== DATA ENTRIES ==

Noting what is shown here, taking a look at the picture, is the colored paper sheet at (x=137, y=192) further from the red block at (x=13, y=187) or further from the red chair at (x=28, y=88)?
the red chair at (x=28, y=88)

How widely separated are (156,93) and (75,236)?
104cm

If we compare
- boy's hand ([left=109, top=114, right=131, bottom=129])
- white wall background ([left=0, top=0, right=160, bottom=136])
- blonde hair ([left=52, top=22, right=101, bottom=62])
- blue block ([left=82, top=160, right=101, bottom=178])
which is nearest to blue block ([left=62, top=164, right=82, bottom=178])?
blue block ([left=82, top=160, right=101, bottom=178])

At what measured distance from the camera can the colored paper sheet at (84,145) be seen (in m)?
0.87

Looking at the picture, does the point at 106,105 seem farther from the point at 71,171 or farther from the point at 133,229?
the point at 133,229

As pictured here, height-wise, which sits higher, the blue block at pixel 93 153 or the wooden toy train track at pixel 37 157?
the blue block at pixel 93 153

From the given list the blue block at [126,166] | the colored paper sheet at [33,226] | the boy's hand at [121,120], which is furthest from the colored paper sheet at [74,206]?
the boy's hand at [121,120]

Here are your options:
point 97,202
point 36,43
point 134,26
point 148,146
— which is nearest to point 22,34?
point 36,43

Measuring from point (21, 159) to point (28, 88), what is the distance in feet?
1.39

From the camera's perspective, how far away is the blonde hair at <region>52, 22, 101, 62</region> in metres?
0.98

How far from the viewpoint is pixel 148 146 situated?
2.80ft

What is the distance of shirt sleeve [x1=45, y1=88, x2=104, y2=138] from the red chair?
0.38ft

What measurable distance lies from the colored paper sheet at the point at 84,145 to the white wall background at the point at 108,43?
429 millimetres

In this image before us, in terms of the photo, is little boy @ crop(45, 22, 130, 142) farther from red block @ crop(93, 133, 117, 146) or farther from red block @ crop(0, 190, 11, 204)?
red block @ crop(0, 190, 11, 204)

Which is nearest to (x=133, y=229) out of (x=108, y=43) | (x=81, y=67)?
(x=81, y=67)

===

### EXERCISE OBJECTIVE
Please swap every "colored paper sheet" in the rows above for "construction paper" and give the rows again with everything else unchanged.

### WRITTEN SOLUTION
Noting what is shown here, taking a look at the picture, is the construction paper at (x=137, y=192) further from the red block at (x=13, y=187) or further from the red chair at (x=28, y=88)?
the red chair at (x=28, y=88)

How widely separated are (156,93) and (75,236)?
104cm

If we compare
- boy's hand ([left=109, top=114, right=131, bottom=129])
- white wall background ([left=0, top=0, right=160, bottom=136])
- blonde hair ([left=52, top=22, right=101, bottom=62])
- blue block ([left=82, top=160, right=101, bottom=178])
which is nearest to blue block ([left=62, top=164, right=82, bottom=178])?
blue block ([left=82, top=160, right=101, bottom=178])

At what measured distance from the camera can the construction paper at (84,145) be seen (in m)?
0.87

Looking at the picture, does the point at 106,105 seem farther from the point at 71,171 or farther from the point at 133,229?
the point at 133,229

As pictured here, height-wise, which sits higher, the blue block at pixel 93 153 or the wooden toy train track at pixel 37 157?
the blue block at pixel 93 153

From the given list the blue block at [126,166] | the construction paper at [33,226] | the boy's hand at [121,120], which is furthest from the construction paper at [74,206]?
the boy's hand at [121,120]

Here are your options:
point 97,202
point 36,43
point 134,26
point 148,146
— which is nearest to point 22,34?
point 36,43

Measuring from point (21, 159) to point (28, 88), what is the distance in feet?
1.39

From the camera's perspective, how far away is the blonde hair at <region>52, 22, 101, 62</region> in metres?
0.98

How far from the viewpoint is pixel 148 146 situated?
2.80ft

What is the distance of shirt sleeve [x1=45, y1=88, x2=104, y2=138] from the red chair?
0.38ft

What measurable distance lies from the construction paper at the point at 84,145 to the white wall background at the point at 108,43?
429 millimetres

In this image before us, in terms of the photo, is little boy @ crop(45, 22, 130, 142) farther from red block @ crop(93, 133, 117, 146) or farther from red block @ crop(0, 190, 11, 204)?
red block @ crop(0, 190, 11, 204)

Which is nearest to (x=133, y=229) out of (x=108, y=43) | (x=81, y=67)?
(x=81, y=67)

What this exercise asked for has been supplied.